The silver to gold ratio has held steady in the ancient world between 8 and 12 to 1 for almost two millenniums. It was lower for the Egyptian at 2.5 to 1, then stabilized during the Roman times around 8 to 1 before moving up again to 9.5 in the Middle Ages.
Gold was said to be the Money of the kings, Silver the money of the upper class and copper (bronze) the money of the people. In French, money is called "Argent" (silver) because the Celts were using it extensively. In Chinese and Japanese, a bank is where you deposit your silver (银行 and 銀行 respectively) and the mountain of wealth in Peru (now Bolivia), the Potola was in fact a huge silver mine.

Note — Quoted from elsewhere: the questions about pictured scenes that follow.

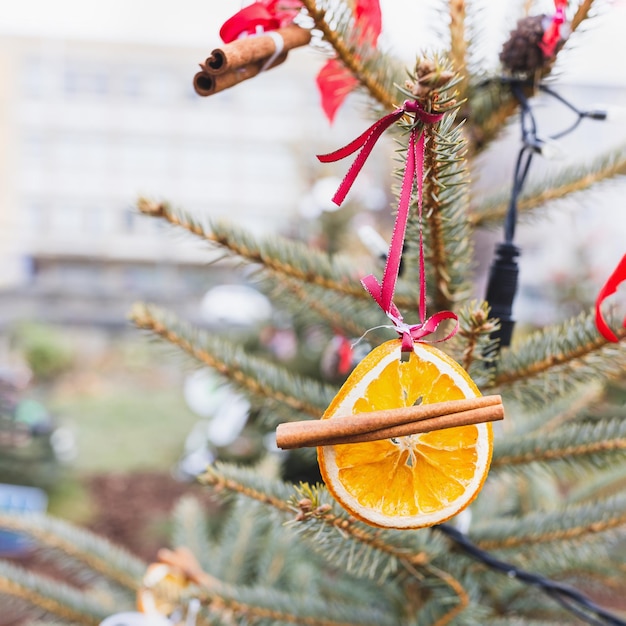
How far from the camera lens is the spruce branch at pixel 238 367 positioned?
23.2 inches

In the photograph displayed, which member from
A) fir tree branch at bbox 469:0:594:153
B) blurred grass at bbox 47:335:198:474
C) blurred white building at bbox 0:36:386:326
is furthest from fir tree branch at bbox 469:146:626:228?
blurred white building at bbox 0:36:386:326

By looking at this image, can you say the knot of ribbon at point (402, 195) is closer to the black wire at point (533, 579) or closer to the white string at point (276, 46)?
the white string at point (276, 46)

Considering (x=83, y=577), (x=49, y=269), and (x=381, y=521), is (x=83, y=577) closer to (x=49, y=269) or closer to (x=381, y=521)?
(x=381, y=521)

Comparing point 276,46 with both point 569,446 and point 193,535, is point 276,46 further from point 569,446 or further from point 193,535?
point 193,535

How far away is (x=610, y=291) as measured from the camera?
0.43 meters

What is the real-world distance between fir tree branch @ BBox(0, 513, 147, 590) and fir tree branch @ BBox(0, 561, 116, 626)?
40mm

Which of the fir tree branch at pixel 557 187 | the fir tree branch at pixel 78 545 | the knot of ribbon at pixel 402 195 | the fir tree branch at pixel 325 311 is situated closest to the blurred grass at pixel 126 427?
the fir tree branch at pixel 78 545

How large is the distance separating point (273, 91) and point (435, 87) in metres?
12.1

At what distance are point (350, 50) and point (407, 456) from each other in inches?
12.2

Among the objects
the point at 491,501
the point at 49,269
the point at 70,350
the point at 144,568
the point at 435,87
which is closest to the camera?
the point at 435,87

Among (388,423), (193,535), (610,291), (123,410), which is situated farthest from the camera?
(123,410)

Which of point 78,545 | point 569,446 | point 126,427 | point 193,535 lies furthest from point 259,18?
point 126,427

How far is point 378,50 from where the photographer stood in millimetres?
518

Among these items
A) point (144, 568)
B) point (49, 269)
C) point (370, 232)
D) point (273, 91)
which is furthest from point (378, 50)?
point (273, 91)
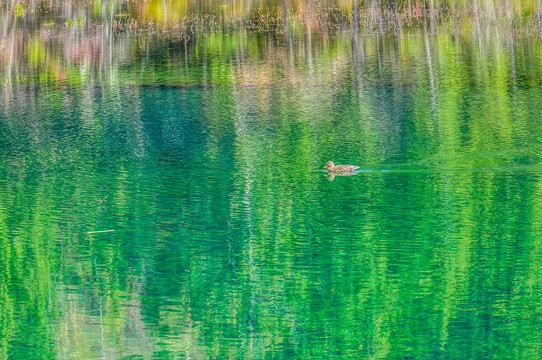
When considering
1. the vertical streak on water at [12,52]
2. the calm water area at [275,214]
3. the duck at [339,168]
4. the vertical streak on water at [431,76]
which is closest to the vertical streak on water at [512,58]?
the calm water area at [275,214]

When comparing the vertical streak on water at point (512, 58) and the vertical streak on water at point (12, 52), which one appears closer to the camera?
the vertical streak on water at point (512, 58)

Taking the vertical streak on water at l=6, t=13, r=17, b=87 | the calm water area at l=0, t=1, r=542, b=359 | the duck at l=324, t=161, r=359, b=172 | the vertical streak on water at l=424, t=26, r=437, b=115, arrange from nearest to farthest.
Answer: the calm water area at l=0, t=1, r=542, b=359
the duck at l=324, t=161, r=359, b=172
the vertical streak on water at l=424, t=26, r=437, b=115
the vertical streak on water at l=6, t=13, r=17, b=87

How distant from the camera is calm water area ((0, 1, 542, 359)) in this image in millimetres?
7602

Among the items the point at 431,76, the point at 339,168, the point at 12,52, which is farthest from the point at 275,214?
the point at 12,52

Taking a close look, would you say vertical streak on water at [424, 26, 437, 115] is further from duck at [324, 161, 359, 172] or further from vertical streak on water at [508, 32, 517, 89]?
duck at [324, 161, 359, 172]

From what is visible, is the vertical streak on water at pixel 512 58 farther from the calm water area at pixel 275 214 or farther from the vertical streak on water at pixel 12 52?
the vertical streak on water at pixel 12 52

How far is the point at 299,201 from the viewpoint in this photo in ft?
35.2

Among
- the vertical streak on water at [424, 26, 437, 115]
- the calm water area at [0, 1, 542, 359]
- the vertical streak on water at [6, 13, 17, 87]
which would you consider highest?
the vertical streak on water at [6, 13, 17, 87]

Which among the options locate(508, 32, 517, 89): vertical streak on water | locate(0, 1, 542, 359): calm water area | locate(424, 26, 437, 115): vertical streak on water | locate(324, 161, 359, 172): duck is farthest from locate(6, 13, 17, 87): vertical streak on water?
locate(324, 161, 359, 172): duck

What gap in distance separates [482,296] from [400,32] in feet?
55.6

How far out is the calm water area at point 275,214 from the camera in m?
7.60

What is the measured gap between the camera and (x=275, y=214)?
1036 centimetres

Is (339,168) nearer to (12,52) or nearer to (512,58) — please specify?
(512,58)

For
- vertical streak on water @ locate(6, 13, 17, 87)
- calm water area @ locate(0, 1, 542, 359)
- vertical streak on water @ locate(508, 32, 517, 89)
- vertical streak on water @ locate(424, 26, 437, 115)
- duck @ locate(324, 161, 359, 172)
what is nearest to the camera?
calm water area @ locate(0, 1, 542, 359)
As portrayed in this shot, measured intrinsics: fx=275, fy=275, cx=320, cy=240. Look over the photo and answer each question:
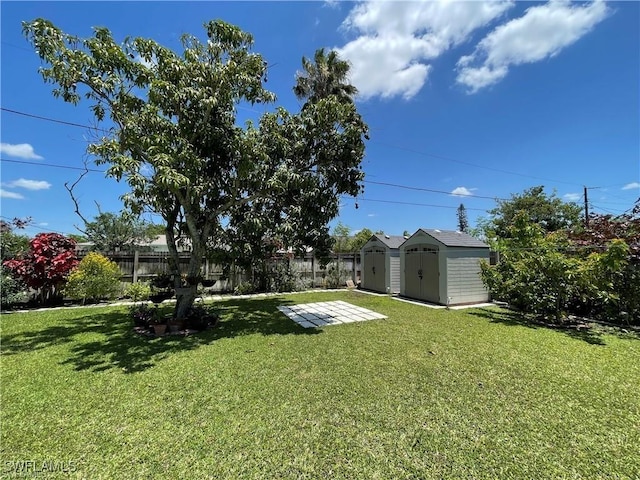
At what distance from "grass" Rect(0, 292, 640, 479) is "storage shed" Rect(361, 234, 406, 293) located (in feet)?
19.1

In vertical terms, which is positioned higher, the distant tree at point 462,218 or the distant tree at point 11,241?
the distant tree at point 462,218

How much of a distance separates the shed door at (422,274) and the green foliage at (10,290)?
1153cm

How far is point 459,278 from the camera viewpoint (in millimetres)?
8578

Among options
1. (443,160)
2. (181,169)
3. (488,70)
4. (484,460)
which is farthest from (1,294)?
(443,160)

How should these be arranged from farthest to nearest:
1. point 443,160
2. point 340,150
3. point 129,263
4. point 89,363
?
point 443,160 → point 129,263 → point 340,150 → point 89,363

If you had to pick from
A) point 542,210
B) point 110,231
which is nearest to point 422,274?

Since silver has lost its luster. The Central Banks around the world kept their gold but sold their silver so much so that the ratio recently jumped to 100 to 1. This should not have been. If fact silver is rare and useful. Today, there are no silver mines left around the world. Silver has become a byproduct of the mining of other metals and over time this has resulted in a systematic deficit of production.
Markets should have reacted. The price of silver should have shot up. But it didn't. Slowly, during the 20th Century, actual metal deliveries were replaced by paper contracts on the Comex and other exchanges, so much so that eventually 98% of the market became virtual.
This didn't mater much during the good times. Silver is bulky. Who wants to receive 2 tons of silver, monthly? It cost money to move and to store.
But then new technologies emerged and suddenly once again people needed silver It is a very good electric conductor. Plus it was cheap and convenient.
It is only a few years ago that we started reading alarming reports: Where was the silver going to come from in a few years? Demand was exploding and no new mines were planned anywhere around the globe.
This leads us to the current market where suddenly, everyone is realizing that there is no silver left and consequently is asking for deliveries of actual metal. Normally when this happens, the price spikes (already the case as the ratio went from 100 to 50 in 2 years), reserves are found and the price comes down. Except that this time, it is truly different: There are no reserves available.
What happens then? Well, we are about to see, but nothing good. Markets are complex these days and deliveries have transportation, 30 day delays and other quirks baked in the cake. The market will not implode overnight. But if deliveries fail, the market will implode. Confidence will be lost and the panic could quickly spread to other goods. If the silver market is broken, what else?
Well, welcome to 2026!
by Greg Hunter’s USAWatchdog.com,
Financial writer and precious metals expert Bill Holter (aka Mr. Gold) has been sounding the alarm of the profound risk in the financial system.
At the beginning of December, Mr. Gold warned about the record setting silver prices and said, “It’s pretty clear and pretty obvious that something behind the scenes is breaking.”
What is “breaking” is the extremely leveraged futures markets with not enough physical silver to deliver.
Fast forward to the end of the month, and new record highs in gold and silver are happening every day. Mr. Gold says,
“They are gobbling up all the supply available because they understand this is the end of the fiat currency experiment that started August 15 of 1971. Fiats are collapsing.
This is the Hunt brothers on steroids because you have the entire world buying physical. The Hunt brothers got into trouble because they were buying paper contracts, and COMEX changed the rules. COMEX can change any rules they want . . . it won’t matter because the rest of the world is buying cash and carry . . . they will not accept paper contracts. They want real physical metal.”
Here is where it gets both interesting and dangerous. What happens if the short sellers cannot deliver the silver promised? Mr. Gold says,
“People say if they can’t deliver, and I am going to tell you at some point they will not be able to deliver, when that moment happens, it’s game over for the entire financial system. Silver, and I believe it will be silver that fails to deliver, silver is the blasting cap to the gold nuclear bomb. When silver fails to deliver, then immediately there will be a pile into COMEX gold, and they will not be able to deliver the gold. Once that happens, you have failures of contracts that are proven fraudulent. They are zeroed out and cannot perform. Then it spreads to cattle, pork bellies, grains and you name it. This is not to mention the financials of stocks and bonds. Once you prove fraud in silver, that’s going to spread to all the derivatives, and we will have a derivative meltdown. . .. The world wants gold and silver because those are the only two monies that cannot default.”
What you are seeing in the gold and silver markets now is far from a top. This is just getting started. Mr. Gold says,
“These contracts are a zero-sum game. There is a winner and a loser. If the loser loses so big that they go belly up, then the winner becomes a loser because they can’t get paid. That is the problem. . .. When this actually hits and there is a failure to deliver, gold and silver will be wiped off the shelves, and there will be none to be bought. . .. This will be a run for safety, and fear is the greatest emotion there is. Fear is a far greater emotion than greed. . .. This is going to turn into a reverse bank run into gold and into silver because they cannot default in a world that is defaulting. . .. What you are witnessing is the end of trust. When you have the end of trust, the confidence breaks and credit is forthcoming only when there is trust. Once confidence breaks, the credit markets will begin to seize up. . .. When credit stops, it’s game over. You will see markets, institutions and stores shutter.”